Airmen at Barksdale Air Force Base have been testing a major upgrade for the revolutionary Conventional Rotary Launchers of the decades-old bombers. The upgrade will increase the number of munitions a single B-52 bomber can drop at one time, according to an Air Force news release.

CRLs are rotating munition systems located inside the bomb bay that allow the heavy, long-range bombers to carry a larger and more varied payload of conventional smart bombs and other guided munitions.

“Before these launchers, the B-52 was not capable of carrying smart weapons internally,” Master Sgt. Adam Levandowski, the Air Forces Strategic Armament Systems manager, said when the first CRLs were delivered to the service in November 2017. “Now each CRL allows for internal carriage, which adds an additional eight smart bombs per aircraft,” he further explained.

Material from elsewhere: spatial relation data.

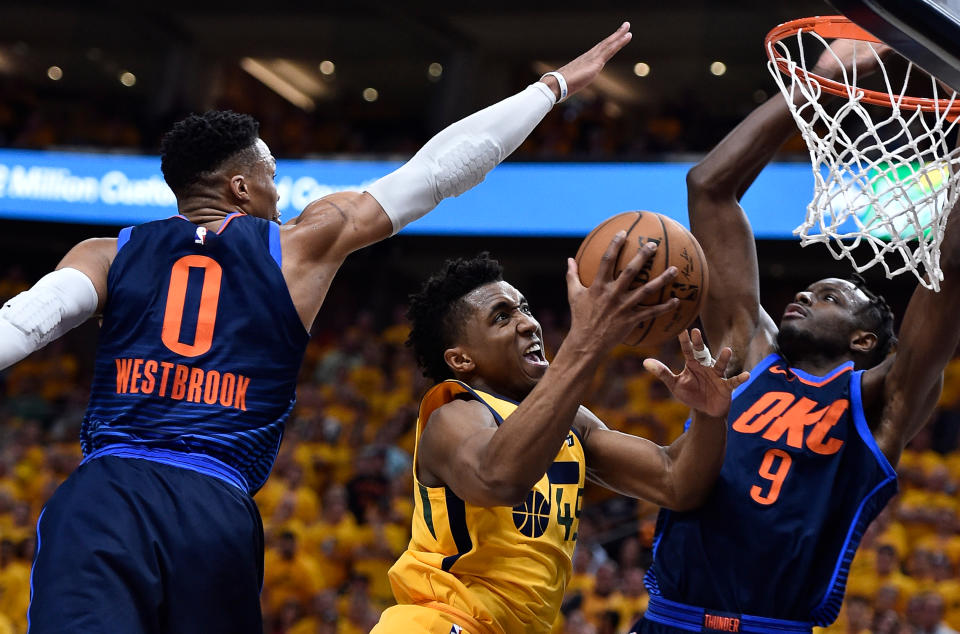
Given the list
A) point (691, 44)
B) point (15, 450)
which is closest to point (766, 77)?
point (691, 44)

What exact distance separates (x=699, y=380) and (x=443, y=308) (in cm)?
90

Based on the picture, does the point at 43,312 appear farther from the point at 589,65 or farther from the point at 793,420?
the point at 793,420

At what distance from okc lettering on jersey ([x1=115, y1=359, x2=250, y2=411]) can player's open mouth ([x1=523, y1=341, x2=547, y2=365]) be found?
0.90 metres

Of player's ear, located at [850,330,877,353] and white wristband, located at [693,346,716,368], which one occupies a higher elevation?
player's ear, located at [850,330,877,353]

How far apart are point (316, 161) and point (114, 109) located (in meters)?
5.37

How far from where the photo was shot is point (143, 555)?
246cm

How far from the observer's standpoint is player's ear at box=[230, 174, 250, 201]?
9.53 feet

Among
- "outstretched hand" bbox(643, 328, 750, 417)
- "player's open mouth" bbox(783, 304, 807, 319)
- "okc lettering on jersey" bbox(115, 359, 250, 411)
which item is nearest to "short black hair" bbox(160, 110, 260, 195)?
"okc lettering on jersey" bbox(115, 359, 250, 411)

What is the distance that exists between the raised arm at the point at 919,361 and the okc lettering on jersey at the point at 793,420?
5.0 inches

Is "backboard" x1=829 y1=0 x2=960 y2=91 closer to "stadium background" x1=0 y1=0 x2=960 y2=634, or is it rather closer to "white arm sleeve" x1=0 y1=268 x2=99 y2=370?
"white arm sleeve" x1=0 y1=268 x2=99 y2=370

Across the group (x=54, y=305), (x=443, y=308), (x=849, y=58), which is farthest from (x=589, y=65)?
(x=54, y=305)

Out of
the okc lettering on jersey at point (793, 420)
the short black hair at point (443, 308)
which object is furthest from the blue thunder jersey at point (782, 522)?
the short black hair at point (443, 308)

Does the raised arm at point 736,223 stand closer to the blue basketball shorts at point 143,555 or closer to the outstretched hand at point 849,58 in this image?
the outstretched hand at point 849,58

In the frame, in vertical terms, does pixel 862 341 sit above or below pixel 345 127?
below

The addition of the new CRLs increased the B-52's smart weapon carrying capacity by 67 percent.

B-52 bombers flew into battle with the new launchers for the first time in December 2017, setting a new record for largest number of bombs ever dropped from the airframe.

A long-standing issue with the CRLs has been that power could only be supplied to four munitions at a time. The planned upgrade will provide full power to all internal munitions at once. In the past, aircrews could only power four munitions on one pass, as anything more might risk blowing the circuit breakers mid-flight.

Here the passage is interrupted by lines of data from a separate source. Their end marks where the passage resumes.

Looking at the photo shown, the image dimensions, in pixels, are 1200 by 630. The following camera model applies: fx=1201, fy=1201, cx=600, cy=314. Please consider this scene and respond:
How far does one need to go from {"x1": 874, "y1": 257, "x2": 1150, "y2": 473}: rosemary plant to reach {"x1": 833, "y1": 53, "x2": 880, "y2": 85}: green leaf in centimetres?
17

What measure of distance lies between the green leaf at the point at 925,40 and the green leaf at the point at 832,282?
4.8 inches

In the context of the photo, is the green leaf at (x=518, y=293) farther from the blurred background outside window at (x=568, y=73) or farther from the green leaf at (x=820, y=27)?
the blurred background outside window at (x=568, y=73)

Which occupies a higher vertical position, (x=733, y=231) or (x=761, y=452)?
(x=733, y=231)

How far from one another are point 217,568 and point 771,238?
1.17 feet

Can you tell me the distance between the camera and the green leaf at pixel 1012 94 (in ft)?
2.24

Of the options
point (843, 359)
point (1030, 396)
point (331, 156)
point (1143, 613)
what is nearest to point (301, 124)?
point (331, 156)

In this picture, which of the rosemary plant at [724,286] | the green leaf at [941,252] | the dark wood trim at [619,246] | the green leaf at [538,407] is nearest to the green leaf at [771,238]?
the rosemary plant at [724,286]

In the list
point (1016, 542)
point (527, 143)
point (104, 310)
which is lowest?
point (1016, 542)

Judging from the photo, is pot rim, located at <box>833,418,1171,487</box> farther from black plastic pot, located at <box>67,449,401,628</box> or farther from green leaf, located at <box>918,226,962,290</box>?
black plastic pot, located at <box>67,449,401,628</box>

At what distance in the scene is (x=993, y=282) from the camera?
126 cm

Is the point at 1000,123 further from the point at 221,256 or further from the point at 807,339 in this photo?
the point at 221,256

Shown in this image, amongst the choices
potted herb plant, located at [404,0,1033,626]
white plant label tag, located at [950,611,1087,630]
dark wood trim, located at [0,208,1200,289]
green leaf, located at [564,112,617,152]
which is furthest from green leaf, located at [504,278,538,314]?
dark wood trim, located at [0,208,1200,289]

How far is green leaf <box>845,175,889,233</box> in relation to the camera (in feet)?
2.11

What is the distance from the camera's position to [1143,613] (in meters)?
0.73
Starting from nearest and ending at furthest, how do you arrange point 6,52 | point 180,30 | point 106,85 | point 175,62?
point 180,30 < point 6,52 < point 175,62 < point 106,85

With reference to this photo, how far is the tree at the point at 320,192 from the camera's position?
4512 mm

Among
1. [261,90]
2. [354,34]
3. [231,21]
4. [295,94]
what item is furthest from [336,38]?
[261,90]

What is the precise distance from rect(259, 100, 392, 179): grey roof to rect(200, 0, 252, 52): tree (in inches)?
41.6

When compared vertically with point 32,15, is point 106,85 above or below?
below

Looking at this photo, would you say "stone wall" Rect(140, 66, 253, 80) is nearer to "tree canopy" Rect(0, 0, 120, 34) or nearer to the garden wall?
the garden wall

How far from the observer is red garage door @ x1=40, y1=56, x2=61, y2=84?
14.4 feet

“Now, a B-52 going into a war zone has the ability to put 20 munitions on a target area very quickly,” said Senior Master Sgt. Michael Pierce, 307th Maintenance Squadron aircraft armament superintendent at Barksdale, referring to the eight internal weapons and the 12 additional munitions stored under the wings.

These figures refer to the AGM-158 Joint Air-to-Surface Standoff Missiles (JASSMs) used in testing. The bombers can carry potentially larger quantities of other munitions.

"The entire effort to modify the CRL moved pretty quickly," Pierce said. "The bottom line is yesterday we had the capability to deliver 16 weapons at one time and today we can deliver 20 of them."

The Air Force is expected to upgrade all B-52s once testing is complete.